**WORK REQUIRED:**
Copy the rows below, replacing "spoked wheel" with "wire wheel" everywhere and changing nothing else. Leave the pictures out of your copy.

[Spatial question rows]

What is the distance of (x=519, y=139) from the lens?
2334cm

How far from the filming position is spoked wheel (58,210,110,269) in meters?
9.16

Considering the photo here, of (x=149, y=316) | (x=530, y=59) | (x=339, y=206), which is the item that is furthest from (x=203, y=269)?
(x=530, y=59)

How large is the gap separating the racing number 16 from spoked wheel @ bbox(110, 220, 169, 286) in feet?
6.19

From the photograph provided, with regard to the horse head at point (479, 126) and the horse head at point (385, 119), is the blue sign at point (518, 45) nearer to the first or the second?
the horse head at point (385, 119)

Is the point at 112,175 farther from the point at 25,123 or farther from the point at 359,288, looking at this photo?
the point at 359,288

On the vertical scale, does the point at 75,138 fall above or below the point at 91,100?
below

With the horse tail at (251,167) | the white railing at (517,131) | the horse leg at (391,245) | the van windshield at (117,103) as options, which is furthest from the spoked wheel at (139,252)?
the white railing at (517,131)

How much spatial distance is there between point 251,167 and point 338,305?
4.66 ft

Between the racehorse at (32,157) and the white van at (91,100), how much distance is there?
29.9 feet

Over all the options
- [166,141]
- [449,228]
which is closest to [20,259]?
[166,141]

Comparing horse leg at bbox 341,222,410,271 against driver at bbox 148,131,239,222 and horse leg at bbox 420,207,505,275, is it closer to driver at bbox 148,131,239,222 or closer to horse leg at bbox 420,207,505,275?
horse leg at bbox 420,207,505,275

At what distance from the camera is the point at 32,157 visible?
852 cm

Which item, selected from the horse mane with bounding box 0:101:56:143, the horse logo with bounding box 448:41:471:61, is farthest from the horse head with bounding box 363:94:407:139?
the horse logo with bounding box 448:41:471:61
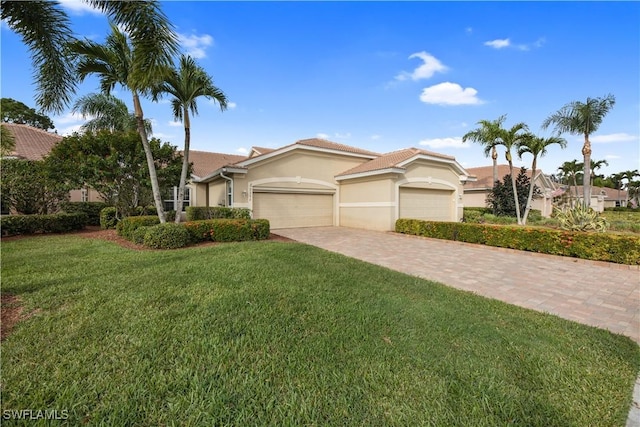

**EXERCISE SOLUTION:**
What is the distance of (x=519, y=139) from the lens?
2334cm

How far from the filming position is wire wheel (58,210,110,269) in meters?
9.16

Considering the photo here, of (x=149, y=316) | (x=530, y=59) | (x=339, y=206), which is the item that is furthest from (x=203, y=269)?
(x=530, y=59)

How large is the gap separating the racing number 16 from wire wheel @ bbox(110, 220, 169, 286) in feet?
6.19

From the photograph provided, with regard to the horse head at point (479, 126) and the horse head at point (385, 119), is the blue sign at point (518, 45) nearer to the first or the second?
the horse head at point (385, 119)

Is the point at 112,175 farther from the point at 25,123 or farther from the point at 359,288, looking at this photo?
the point at 359,288

On the vertical scale, does the point at 75,138 fall above or below the point at 91,100?
below

With the horse tail at (251,167) | the white railing at (517,131) | the horse leg at (391,245) | the van windshield at (117,103) as options, which is furthest from the wire wheel at (139,252)?
the white railing at (517,131)

How much spatial distance is there between point 251,167 and point 338,305?
4.66 ft

Between the racehorse at (32,157) and the white van at (91,100), how much distance is there?
29.9 feet

Over all the options
- [166,141]
- [449,228]
which is closest to [20,259]?
[166,141]

Comparing horse leg at bbox 341,222,410,271 against driver at bbox 148,131,239,222 and horse leg at bbox 420,207,505,275, is it closer to driver at bbox 148,131,239,222 or closer to horse leg at bbox 420,207,505,275?
horse leg at bbox 420,207,505,275

At what distance from the camera is the point at 32,157 visible?
852 cm

Which item, selected from the horse mane with bounding box 0:101:56:143, the horse logo with bounding box 448:41:471:61, is farthest from the horse head with bounding box 363:94:407:139?
the horse logo with bounding box 448:41:471:61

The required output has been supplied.